The most important factor in this fight is probably the reality that Obama doesn’t have to face voters again and thus is willing to veto sequestration replacement bills if they’re composed of spending cuts alone. Congressional Democrats are fully aware of this, too, and that creates a powerful incentive for them to hold the line.So sequestration will begin. Obama won’t cave. And then the tension sequestration was intended to create — and in fact has created — between defense hawks and the rest of the GOP will intensify and actually splinter the party. If that doesn’t happen quickly enough, then the sequestration fight will become tangled up in the need to renew funding for the federal government at the end of March. If Republicans don’t cave before then, they’ll precipitate a 1995-style government shutdown, public opinion will actually begin to control the outcome, and it’ll be game over.So there are real dynamics at work here that can break the GOP’s resolve in this fight but that can’t easily be turned against Obama.

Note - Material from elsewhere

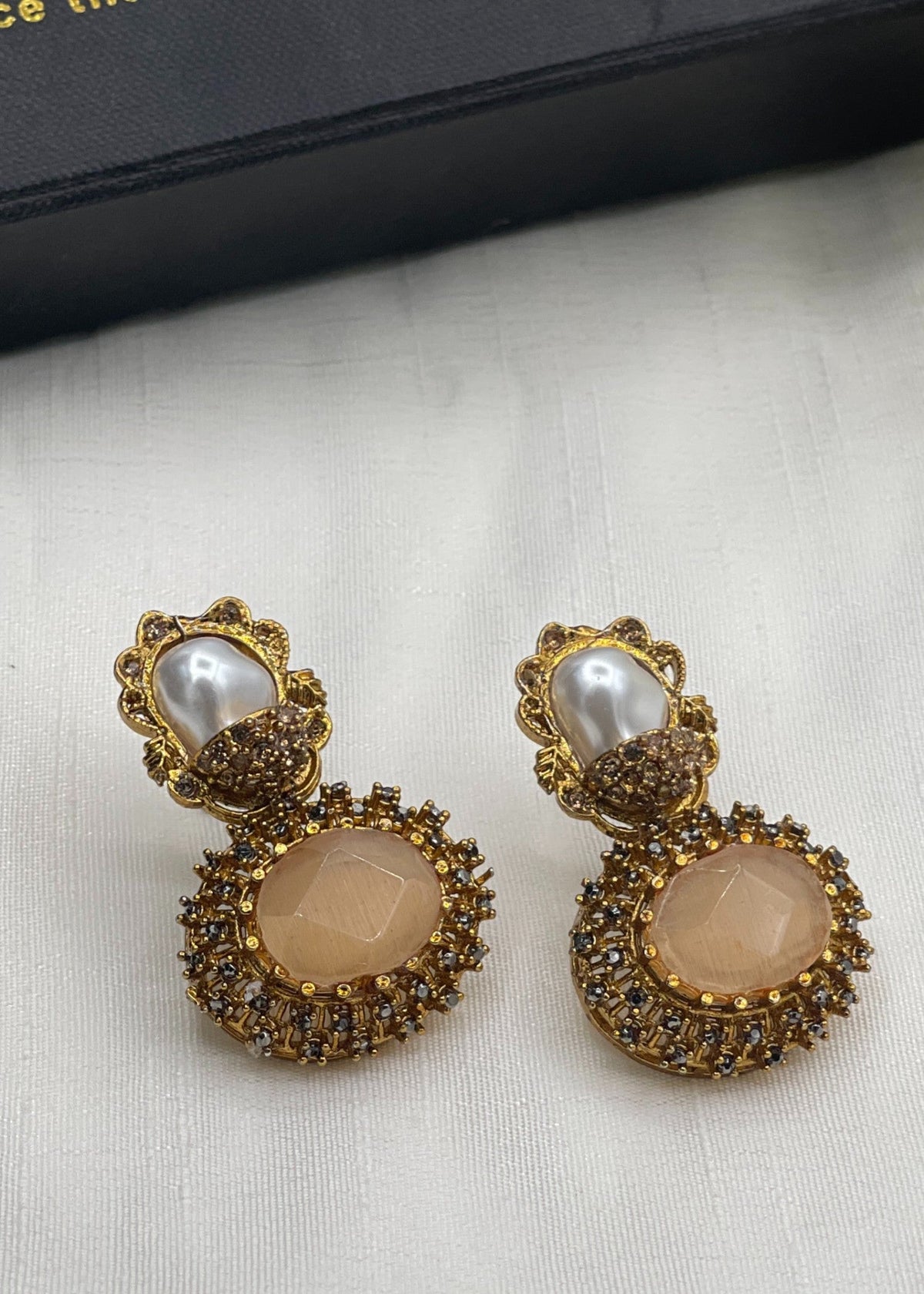 Shop the Tasneem Earrings from Zarosh Jewel
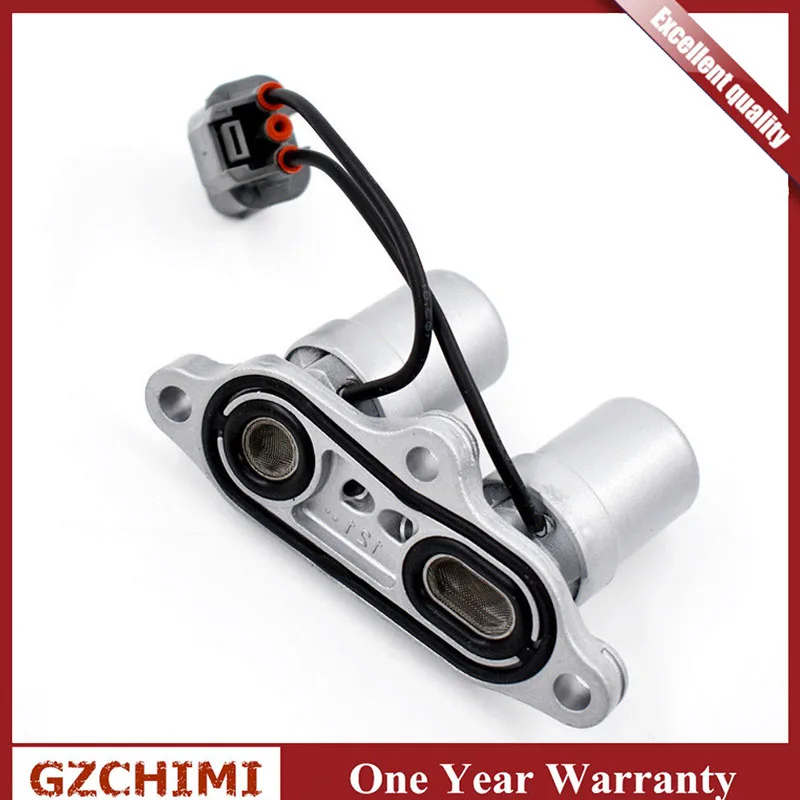 28200-PLX-003 28200PLX003 28200 PLX 003 Трансмиссия Двойной электромагнитный клапан переключения передач для Honda Civic 2001 2002 2003 2004 2005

I’d only add that Democrats have literally no incentive to do anything other than follow this course. After all, there’s no reason for them to agree to any package of cuts to replace the sequester, since no package of cuts is preferable to them. What’s more, the current public opinion environment favors Democrats on not one, but on two levels. The public overwhelmingly favors the Democrats’ approach to bringing down the deficit — through a mix of spending cuts and new taxes on the wealthy — so Dems are already favored to win the basic policy argument that will unfold and be dramatized for voters throughout the month of March. Democrats will be arguing that we should replace the cuts with something voters actually want. Republicans can only continue to argue for more spending cuts to replace the sequester — which will only deepen the public’s identification of Republicans as the party of the sequester cuts in the first place.
More broadly, this will unfold in an environment in which general opinion about Obama is far more favorable than it is about Republicans. The new Pew poll today finds that an astonishing 62 percent of Americans think the GOP is out of touch with the American people, versus only 46 percent who think that about Dems — a 16 point gap.
It remains unclear how many Republican officials will break with the leadership in the spending/defense divide. Justin Green makes the case that this divide is overstated and that the spending hawks have broad dominance within the GOP. That said, defense hawks like Lindsey Graham and John McCain have now signaled an openness to new revenues. If they mount a very public campaign (including the Sunday shows) to pressure their leadership to accept new revenues, it’s conceivable that divide could deepen. And when the threat of a government shutdown looms, that could grow worse, with public opinion suddenly looming as large as it did during the shutdown fight in the mid-1990s. As we’ve seen in the payroll tax cut fight and fiscal cliff battle, these sorts of pressures can result in sudden, unexpected stampedes of GOP officials coming out and calling on their leadership to admit that the game is over.
Ultimately, what will be decisive is how public opinion plays out through March. The current environment suggests Republicans have a lot more work to do to shift the basic dynamic in their favor than Dems do.